Brandschutzlage im Wethautal: Zwischen Feuerteufel und Großbrandeinsatz
Die Sicherheitslage im Wethautal beschäftigt derzeit die örtlichen Feuerwehren in besonderem Maße. Seit Ende Februar häufen sich im Umfeld der Kleinstadt Stößen verdächtige Brandereignisse, die auf mutwillige Handlungen hindeuten. Gleichzeitig blickt die Wehr auf einen der spektakulärsten Einsätze des vergangenen Jahres zurück: den Brand eines mit Elektroautos beladenen Lastwagens auf der Autobahn 9 im Sommer 2025.
Verdächtige Brandserie in Stößen beschäftigt Feuerwehr und Polizei
Insgesamt viermal musste die Feuerwehr Wethautal in kurzer Abfolge zu kleineren Bränden im Umkreis von Stößen ausrücken. Alle Brände weisen Merkmale auf, die auf vorsätzliche Brandstiftung hindeuten. „Es konnte jemand beobachtet werden. Wir haben Anzeige bei der Polizei erstattet, die nun ermittelt“, erklärt Marko Slamka, der Gemeindewehrleiter der Feuerwehr Wethautal. Die wiederholten Einsätze binden nicht nur personelle Ressourcen, sondern werfen auch Fragen zur öffentlichen Sicherheit in der Region auf.

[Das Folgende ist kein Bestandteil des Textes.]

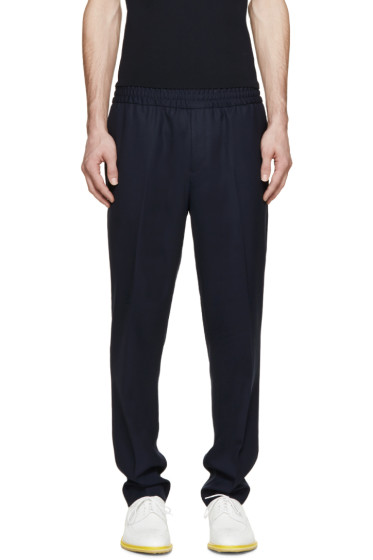 Acne Studios - Navy Wool Ryder Travel Trousers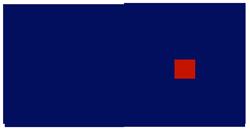 alexia naumovic logo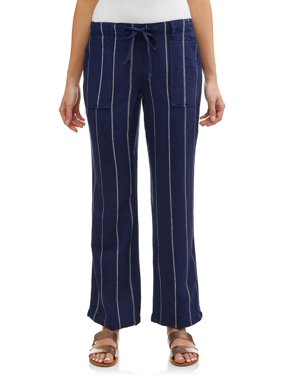 158de7a033e676 Product Image Women's Soft Linen Stripe Pants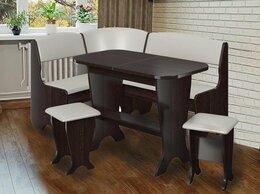 Мебель для кухни - Кухонный уголок Капри.Венге, 0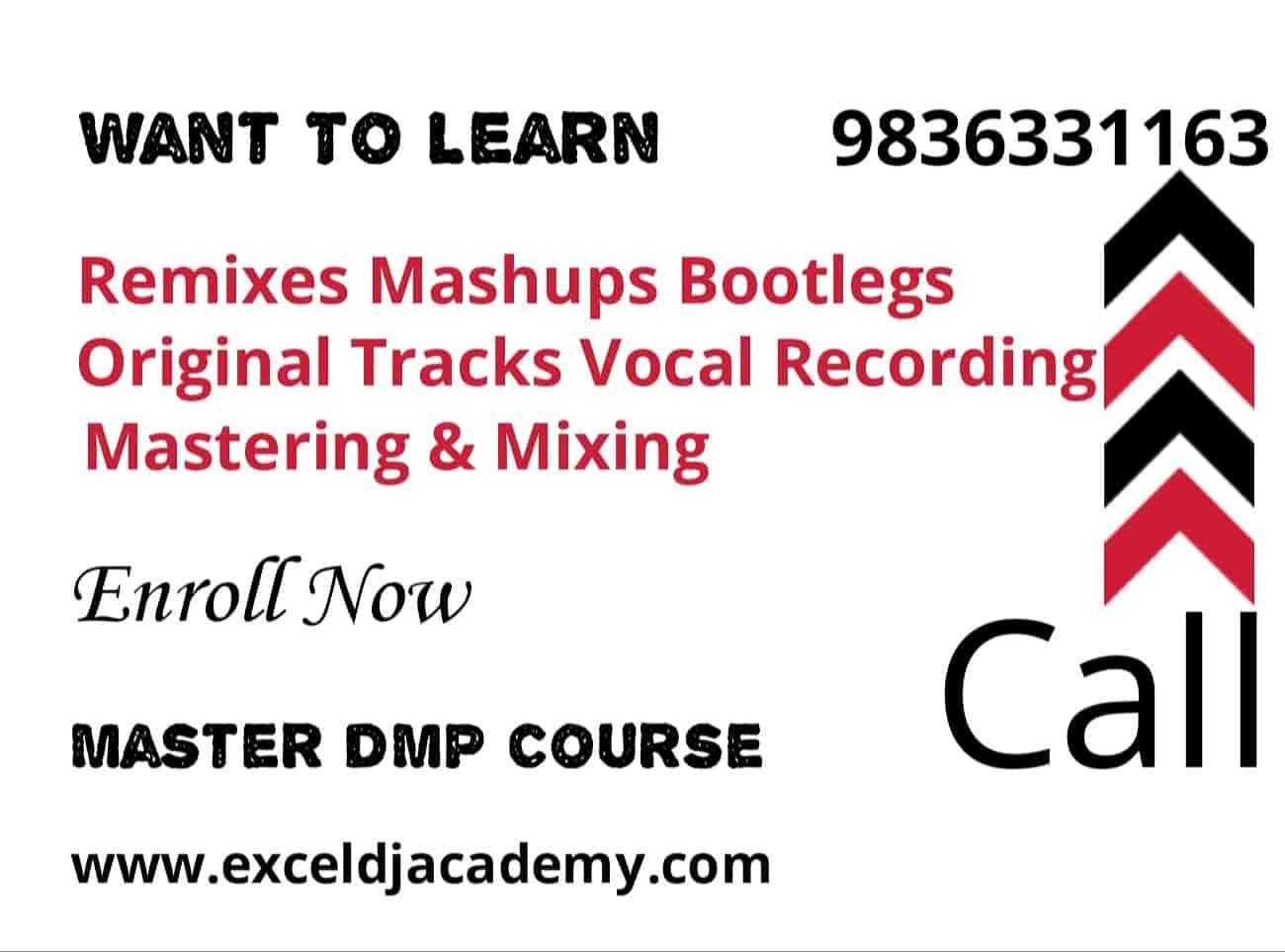 Excel Dj Academy, Bhawanipur - Disc Jockey Training in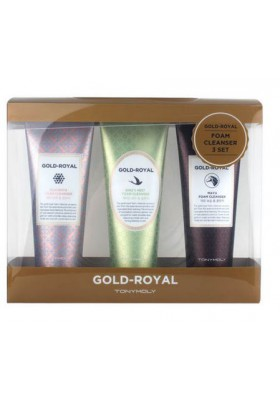 GOLD ROYAL FOAM CLEANSER 3 SET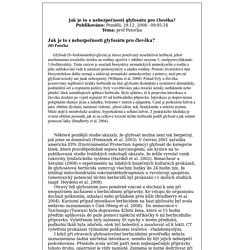 Toxicology - Prof. RNDr. Jiří Patočka, DrSc - Jak je to s nebezpečnosti glyfosátu pro člověka?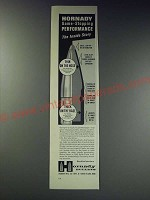 1963 Hornady Bullets Ad - Hornady game-stopping performance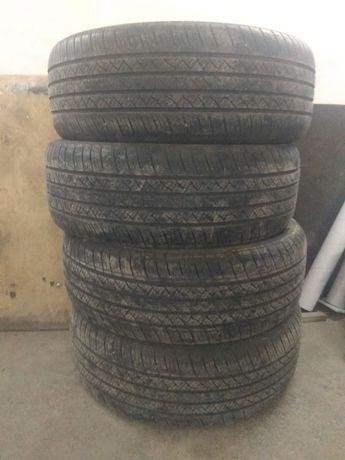 Продам комплект резины SIERA S6 235/55 R19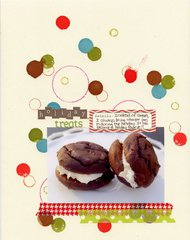 Holiday Treats **Tim Holtz Distress Stain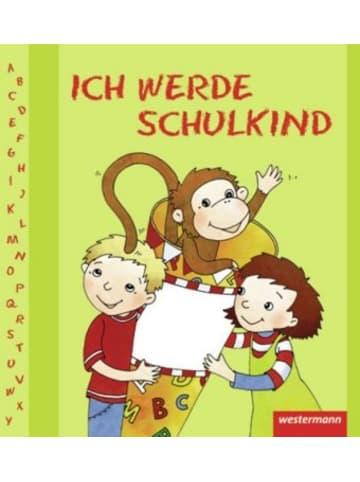 Westermann Lernspielverlag Ich werde Schulkind
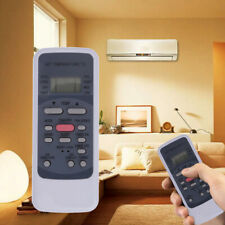 For Midea Split & Portable Air Conditioner Remote Control R51M/E for R51/E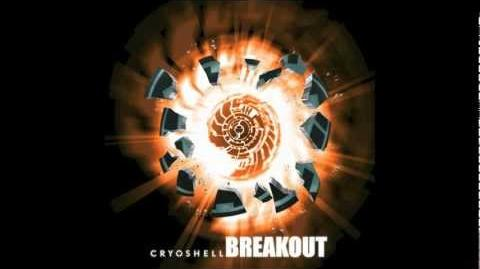 Breakout (Official version)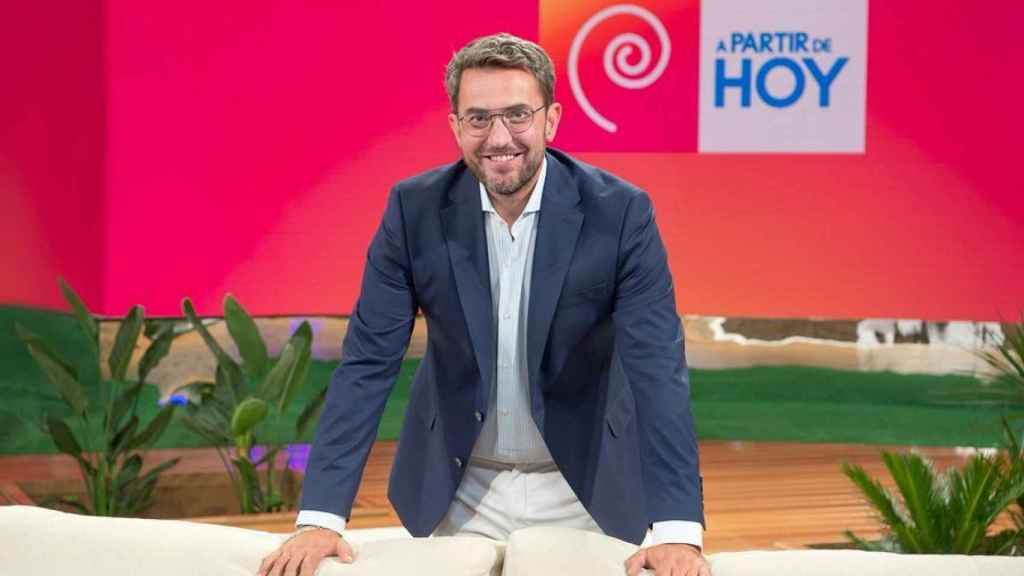 Màximo Huerta en una imagen promocional del programa 'A partir de hoy'.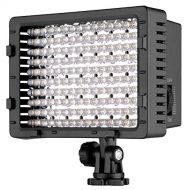 Neewer NEEWER CN-216 216PCS LED Dimmable Ultra High Power Panel Digital Camera  Camcorder Video Light, LED Light for Canon, Nikon, Pentax, Panasonic, SONY, Samsung and Olympus Digital SL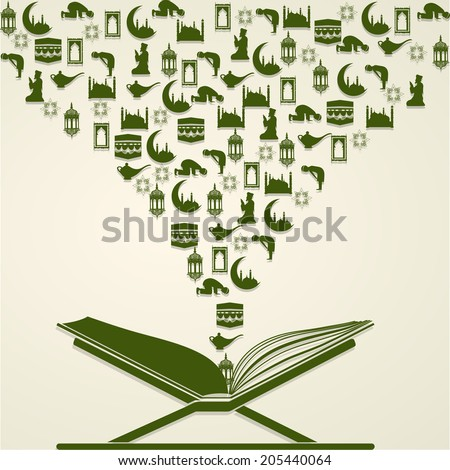 Open islamic religious book Quran Shareef with traditional ornaments on beige background for Eid Mubarak celebrations.  - stock vector
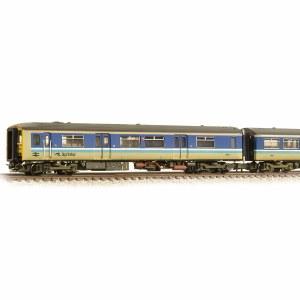 Graham Farish N 371-329 Class 150/2 150247 BR Sprinter Weathered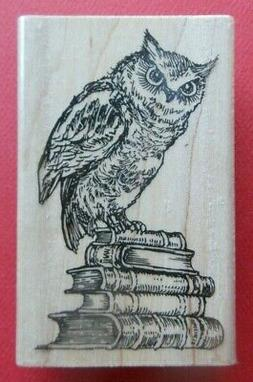 Literary Owl Rubber Stamp by Stampendous M291 Books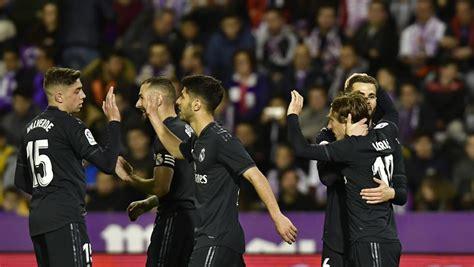 Real Madrid   Celta de Vigo: horario y dónde ver hoy por ...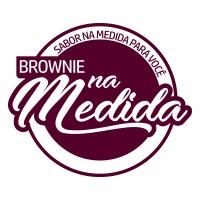 Brownie na Medida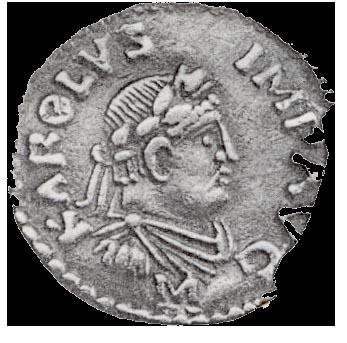 piece de monnaie charlemagne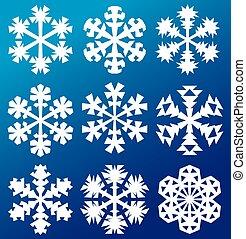 fiocchi neve, collezione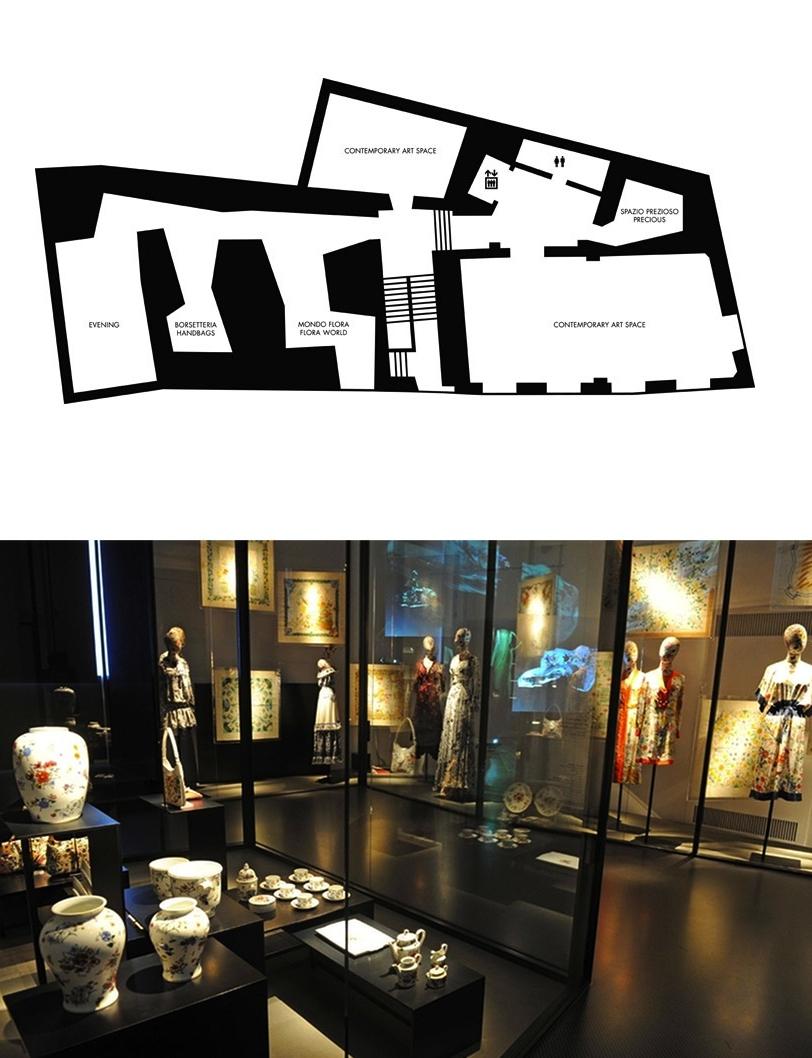 974bae6cc5 Nelle sale successive si entra nel vivo del museo con il Mondo Flora,  interamente dedicato alla produzione di abiti, borse e accessori derivati  dal primo ...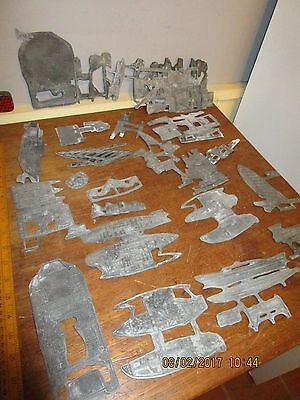 Quantity of Ship builders blueprint printing plates for Quickstep II / Trimaran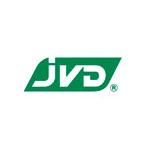 Accesorios y Acabados - accesorios-acabados-marcas-jvd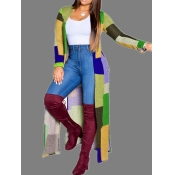 lovely Casual Color-lump Patchwork Yellow Trench Coat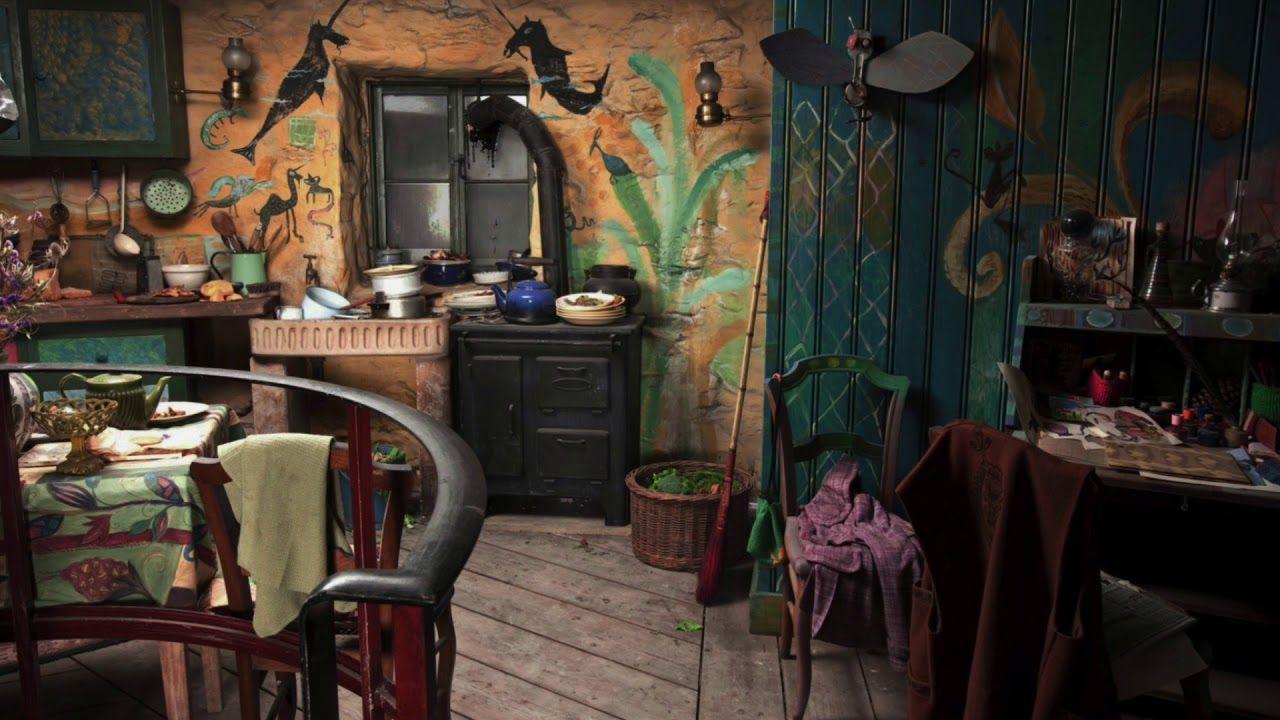 Asmr Luna Lovegood S House Harry Potter Ambience Soundscape In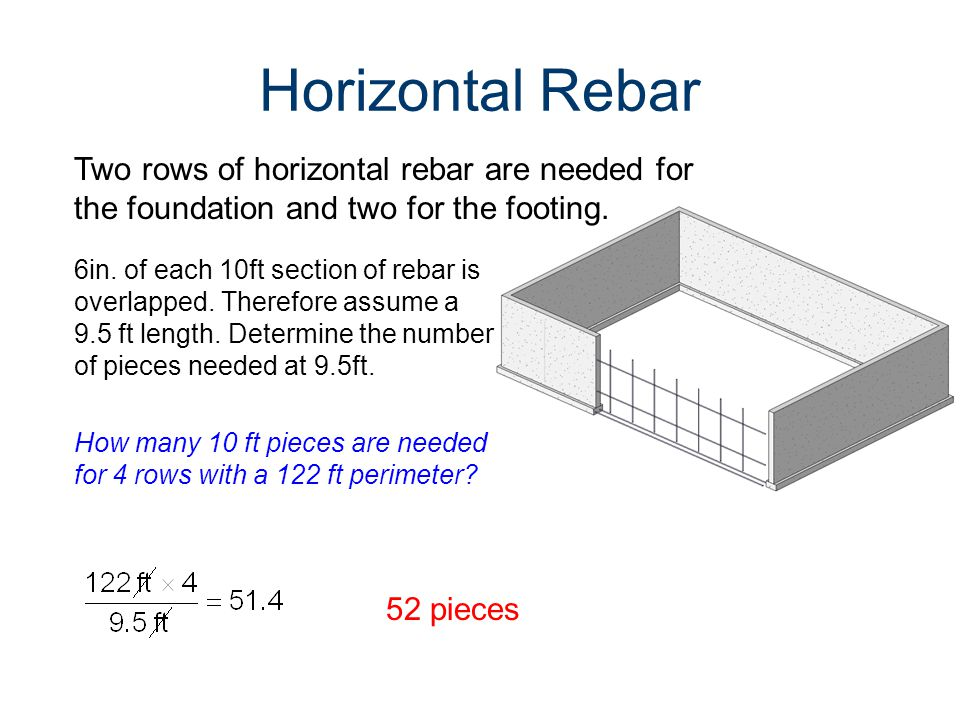 Horizontal Rebar 6in. of each 10ft section of rebar is overlapped.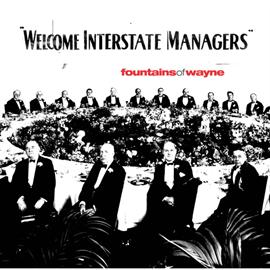 ファウンテインズ・オブ・ウェイン - WELCOME INTERSTATE MANAGERS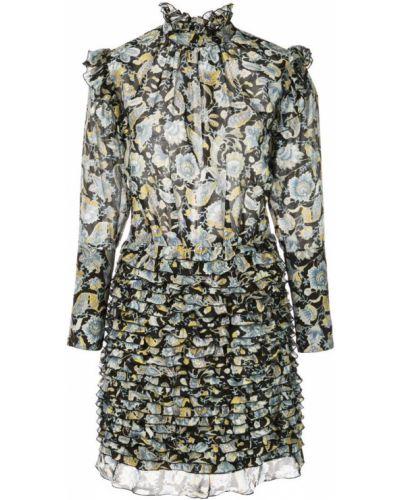 Облегающее платье мини с вырезом на пуговицах Robert Rodriguez Studio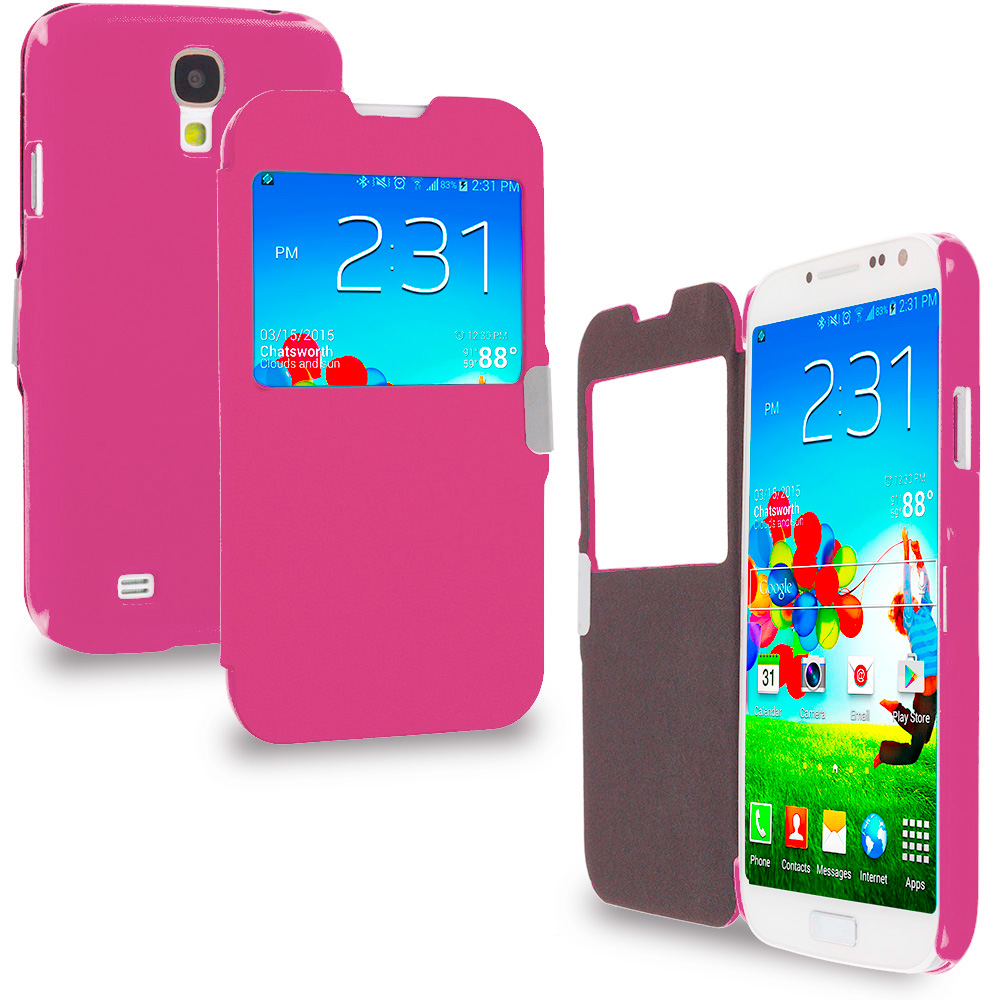 Samsung Galaxy S4 Hot Pink S-View Magnetic Flip Wallet Case Cover Pouch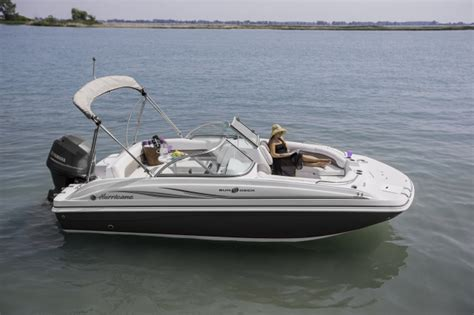 boat repair orange beach al freedom boat club orange beach alabama boats freedom boat club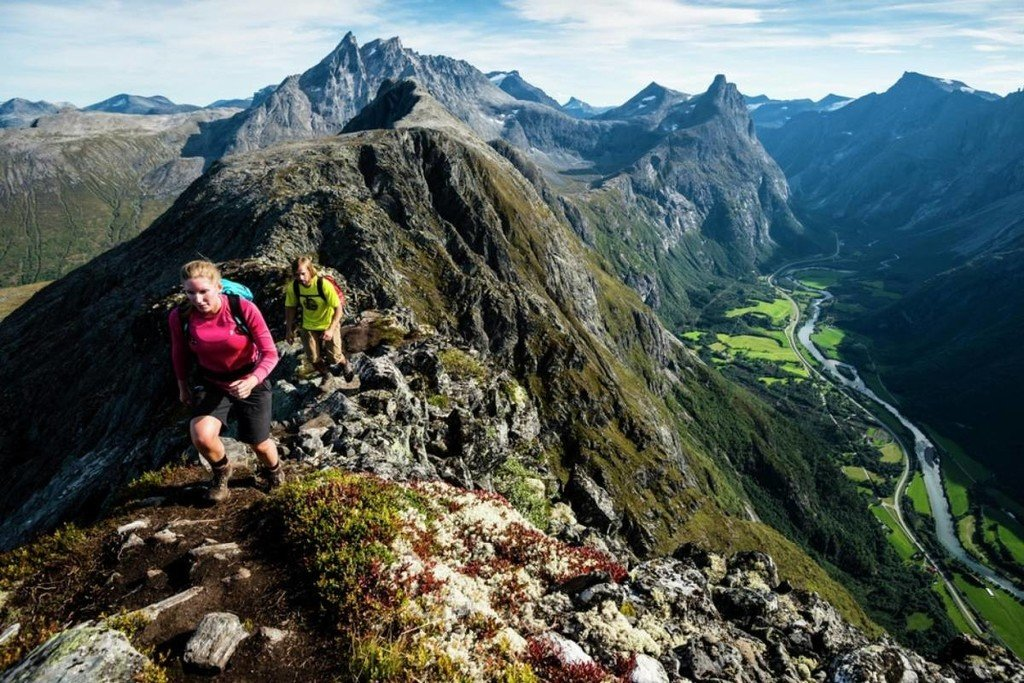 Hike along the challenging Romsdalseggen Ridge.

Großeinsatz bei brennendem E-Auto-Transporter auf der A9
Parallel zu den aktuellen Vorkommnissen erinnert Slamka an einen der herausforderndsten Einsätze des Vorjahres. Der Brand eines Lastwagens, der mit mehreren Elektrofahrzeugen beladen war, erforderte im Sommer 2025 einen koordinierten Großeinsatz auf der Autobahn 9. Solche Brände stellen die Feuerwehren aufgrund der speziellen Gefahren durch Lithium-Ionen-Batterien vor besondere technische und taktische Herausforderungen. Die Bewältigung dieses Einsatzes unterstreicht die fortlaufende Notwendigkeit von Spezialausbildungen und moderner Ausrüstung.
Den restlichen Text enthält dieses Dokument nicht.